市 (2019年04月19日 08:54) │Comments(6)語りのプラザ
じつは、この数日というもの、ちょっと後悔し続けていることがあります。
残念なミステイク

残念なミステイク
先週の練習のときにムーヴァーの機材が入った収納箱を開けたところ、ネズミが入っていました。これは毎春のことなので「これこれ、ここは君たちの住むところではないよ、すぐに出ていきなさい」と声に出して言いながら追い出そうとしました。しかしよく見ると、そのネズミの腹には小指半分くらいのベイビーが4匹もブラ下がっており、箱の中で母親が走り回っても口だけで吸い付いて離れないのです。

あれあれ、困ったな・・・
そう想いながら一家のフォトを撮りました。母親は、それほど人間を恐れてはいません。敵意もなさそうです。その姿には理屈抜きに感動させられます。
そのあたりには多くのネズミが穴を掘って住んでいますが、蛇や鳥たちの来襲で生存率は高くないようです。たしかに箱の中は安全そうで母親の知恵に感心しました。でも、なぜかネズミは追い出すという習慣になっていたので、気にもせず、彼らに傷を負わせないように箱をゆっくりと倒し、それでも出て行かないので、ていねいに裏返しにしました。ターゲットの紙などを噛み切って作った居心地の良さそうな巣も地面に落ち、母親はしかたなく出ていきました。

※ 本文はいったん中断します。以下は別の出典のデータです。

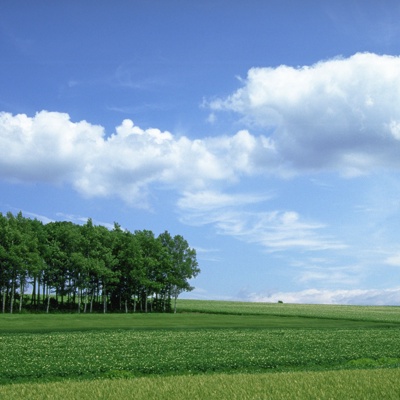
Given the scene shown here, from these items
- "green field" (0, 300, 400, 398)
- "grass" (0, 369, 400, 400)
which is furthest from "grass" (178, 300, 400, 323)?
"grass" (0, 369, 400, 400)

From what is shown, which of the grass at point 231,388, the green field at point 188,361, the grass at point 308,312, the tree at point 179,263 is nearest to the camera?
the grass at point 231,388

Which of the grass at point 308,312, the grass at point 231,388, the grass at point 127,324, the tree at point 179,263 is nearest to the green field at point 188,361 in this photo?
the grass at point 231,388

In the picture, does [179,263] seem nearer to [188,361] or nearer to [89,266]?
[89,266]

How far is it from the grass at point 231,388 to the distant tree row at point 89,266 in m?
81.3

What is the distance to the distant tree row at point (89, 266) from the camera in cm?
10056

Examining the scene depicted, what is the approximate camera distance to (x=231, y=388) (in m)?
19.3

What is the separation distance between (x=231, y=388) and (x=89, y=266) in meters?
89.3

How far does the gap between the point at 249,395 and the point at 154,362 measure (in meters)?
12.9

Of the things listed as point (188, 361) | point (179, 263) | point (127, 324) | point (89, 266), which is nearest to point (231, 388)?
point (188, 361)

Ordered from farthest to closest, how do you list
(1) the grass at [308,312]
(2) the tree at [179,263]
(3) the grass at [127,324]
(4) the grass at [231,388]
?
1. (2) the tree at [179,263]
2. (1) the grass at [308,312]
3. (3) the grass at [127,324]
4. (4) the grass at [231,388]

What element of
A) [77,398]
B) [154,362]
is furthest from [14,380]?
[77,398]

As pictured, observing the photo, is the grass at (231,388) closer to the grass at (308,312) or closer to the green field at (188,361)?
the green field at (188,361)

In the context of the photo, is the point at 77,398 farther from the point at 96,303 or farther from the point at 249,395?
the point at 96,303

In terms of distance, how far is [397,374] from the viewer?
22.9m
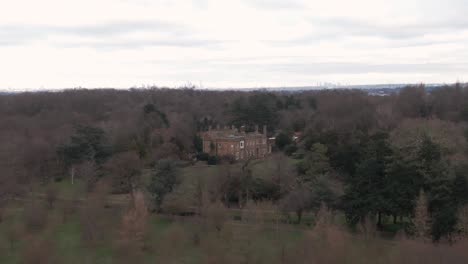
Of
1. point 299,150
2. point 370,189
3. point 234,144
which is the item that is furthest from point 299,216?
point 234,144

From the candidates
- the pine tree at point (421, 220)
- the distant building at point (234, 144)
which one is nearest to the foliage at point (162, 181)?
the pine tree at point (421, 220)

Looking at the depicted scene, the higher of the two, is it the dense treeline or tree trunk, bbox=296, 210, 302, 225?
the dense treeline

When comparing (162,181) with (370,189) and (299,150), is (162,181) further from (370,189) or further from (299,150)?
(299,150)

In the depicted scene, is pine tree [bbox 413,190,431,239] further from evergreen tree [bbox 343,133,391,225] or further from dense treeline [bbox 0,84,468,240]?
evergreen tree [bbox 343,133,391,225]

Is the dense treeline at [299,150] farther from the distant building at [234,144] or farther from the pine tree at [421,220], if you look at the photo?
the distant building at [234,144]

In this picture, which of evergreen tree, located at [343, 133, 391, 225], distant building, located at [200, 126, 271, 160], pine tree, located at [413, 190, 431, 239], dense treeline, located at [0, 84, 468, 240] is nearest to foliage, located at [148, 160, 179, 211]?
dense treeline, located at [0, 84, 468, 240]

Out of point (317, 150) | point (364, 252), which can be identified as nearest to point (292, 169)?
point (317, 150)
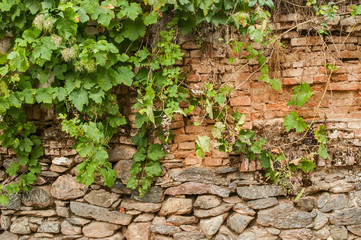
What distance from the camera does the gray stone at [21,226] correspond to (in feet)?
10.1

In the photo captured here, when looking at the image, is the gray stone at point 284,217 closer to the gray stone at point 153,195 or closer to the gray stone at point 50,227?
the gray stone at point 153,195

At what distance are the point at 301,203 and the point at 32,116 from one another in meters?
2.60

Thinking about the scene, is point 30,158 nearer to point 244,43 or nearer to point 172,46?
point 172,46

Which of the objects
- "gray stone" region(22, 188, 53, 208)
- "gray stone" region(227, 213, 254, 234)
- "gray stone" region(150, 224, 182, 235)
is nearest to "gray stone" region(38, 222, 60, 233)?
"gray stone" region(22, 188, 53, 208)

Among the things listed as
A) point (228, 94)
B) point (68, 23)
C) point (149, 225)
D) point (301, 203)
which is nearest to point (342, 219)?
point (301, 203)

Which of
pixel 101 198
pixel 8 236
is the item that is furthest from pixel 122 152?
pixel 8 236

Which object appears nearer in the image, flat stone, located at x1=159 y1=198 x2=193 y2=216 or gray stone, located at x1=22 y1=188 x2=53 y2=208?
flat stone, located at x1=159 y1=198 x2=193 y2=216

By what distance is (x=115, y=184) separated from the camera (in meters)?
2.95

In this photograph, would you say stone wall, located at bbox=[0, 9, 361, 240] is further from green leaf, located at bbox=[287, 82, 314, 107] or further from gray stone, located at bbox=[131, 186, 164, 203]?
green leaf, located at bbox=[287, 82, 314, 107]

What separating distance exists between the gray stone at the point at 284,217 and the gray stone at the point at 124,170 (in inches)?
47.4

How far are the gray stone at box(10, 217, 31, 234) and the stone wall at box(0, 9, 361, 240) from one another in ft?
1.74

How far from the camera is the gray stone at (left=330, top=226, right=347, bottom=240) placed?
107 inches

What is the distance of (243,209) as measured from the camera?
276 cm

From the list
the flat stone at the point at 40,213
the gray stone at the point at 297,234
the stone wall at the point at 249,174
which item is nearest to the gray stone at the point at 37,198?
the flat stone at the point at 40,213
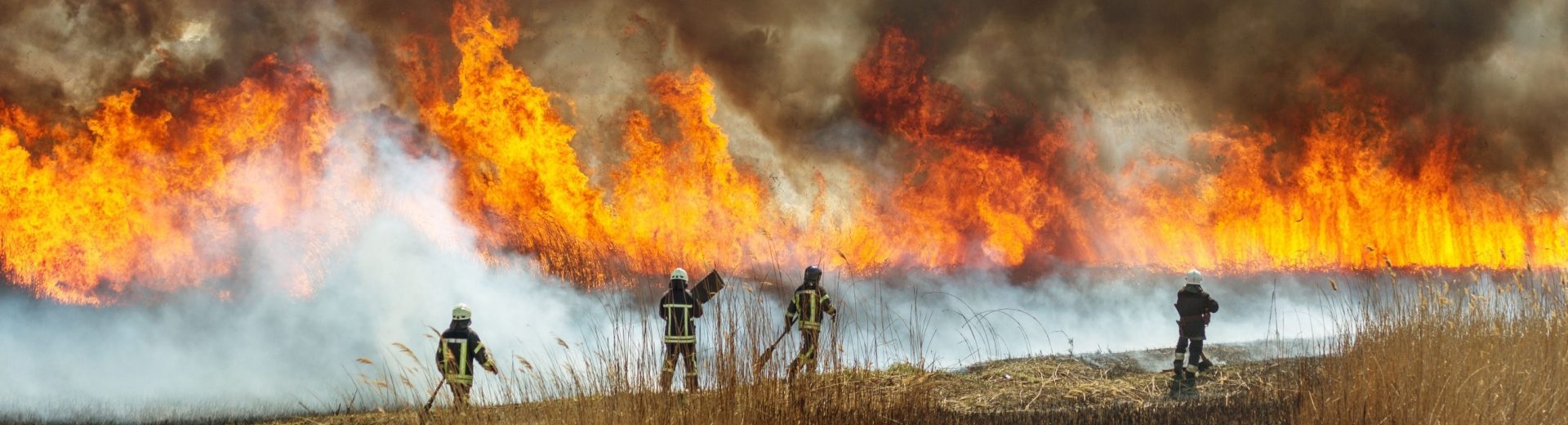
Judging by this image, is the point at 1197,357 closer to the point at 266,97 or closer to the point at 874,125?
the point at 874,125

その後ろ姿を見て、自分は罪なき貧しい一家を追い出す自分勝手な暴力人間なのだという想いがありました。心は澄まないけど、ネズミを箱に住まわせてはいけない、みたいな固定観念にとらわれていたのです。じゃ、どうすればよかったんだ?・・そう自問自答しながら練習を続けました。

残念なミステイク
そして射撃練習をやり、コントローラを再調整するためにもどってみると、地面に二匹の子供が置き去りにされているではありませんか。その姿にハッとしました。でも、きっと母親が探しに戻るだろうと想い、その可愛い姿をアイフォンに収めました。

そして、夕方になり、コードなどを片付けながらチェックするとベイビーたちはまだそこに・・・

動けないのかい?
母さんは来なかったのかい?

残念なミステイク
そう言いながら手に取ると、まるで胎児のよう。目もまったく開いていません。悪いことしたなぁ~、と反省しました。彼らはコードを噛むわけでもなく、被害など受けたことはないのです。そのまま住まわせてやればよいのです。76歳になって、そんな判断もできないとは情けないと後悔しました。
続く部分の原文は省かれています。